## WHAT YOU ARE ASKED TO DO
Rewrite all of the rows below as a numbered list, skipping blank lines and leaving out the picture.

## Excerpts from a spatial dataset
--- Begin ---
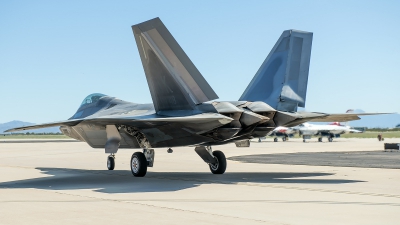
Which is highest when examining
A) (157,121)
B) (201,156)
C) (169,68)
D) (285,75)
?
(285,75)

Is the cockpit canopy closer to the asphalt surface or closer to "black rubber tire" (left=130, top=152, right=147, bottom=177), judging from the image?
"black rubber tire" (left=130, top=152, right=147, bottom=177)

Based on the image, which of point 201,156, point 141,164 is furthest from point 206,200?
point 201,156

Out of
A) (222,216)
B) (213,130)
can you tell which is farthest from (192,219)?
(213,130)

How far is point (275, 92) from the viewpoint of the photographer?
50.9 ft

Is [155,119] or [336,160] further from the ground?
[155,119]

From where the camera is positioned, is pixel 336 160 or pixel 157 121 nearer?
pixel 157 121

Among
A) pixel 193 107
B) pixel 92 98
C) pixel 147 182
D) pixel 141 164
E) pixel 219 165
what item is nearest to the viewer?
pixel 147 182

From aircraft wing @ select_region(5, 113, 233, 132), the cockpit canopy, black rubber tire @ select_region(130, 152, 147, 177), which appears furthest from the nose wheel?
the cockpit canopy

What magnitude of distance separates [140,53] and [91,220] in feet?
24.6

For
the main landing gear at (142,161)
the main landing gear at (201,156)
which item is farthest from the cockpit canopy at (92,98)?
the main landing gear at (142,161)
--- End ---
## COMPLETE OUTPUT
1. Which is highest when examining
2. A) (157,121)
3. B) (201,156)
4. C) (169,68)
5. D) (285,75)
6. ?
7. (285,75)
8. Is the cockpit canopy closer to the asphalt surface or closer to "black rubber tire" (left=130, top=152, right=147, bottom=177), judging from the image?
9. "black rubber tire" (left=130, top=152, right=147, bottom=177)
10. Based on the image, which of point 201,156, point 141,164 is furthest from point 206,200?
11. point 201,156
12. Out of
13. A) (222,216)
14. B) (213,130)
15. can you tell which is farthest from (192,219)?
16. (213,130)
17. How far is point (275, 92) from the viewpoint of the photographer?
18. 50.9 ft
19. Is [155,119] or [336,160] further from the ground?
20. [155,119]
21. From where the camera is positioned, is pixel 336 160 or pixel 157 121 nearer?
22. pixel 157 121
23. Among
24. A) pixel 193 107
25. B) pixel 92 98
26. C) pixel 147 182
27. D) pixel 141 164
28. E) pixel 219 165
29. what item is nearest to the viewer?
30. pixel 147 182
31. From aircraft wing @ select_region(5, 113, 233, 132), the cockpit canopy, black rubber tire @ select_region(130, 152, 147, 177), which appears furthest from the nose wheel?
32. the cockpit canopy
33. What magnitude of distance separates [140,53] and [91,220] in feet?
34. 24.6
35. For
36. the main landing gear at (142,161)
37. the main landing gear at (201,156)
38. which item is farthest from the cockpit canopy at (92,98)?
39. the main landing gear at (142,161)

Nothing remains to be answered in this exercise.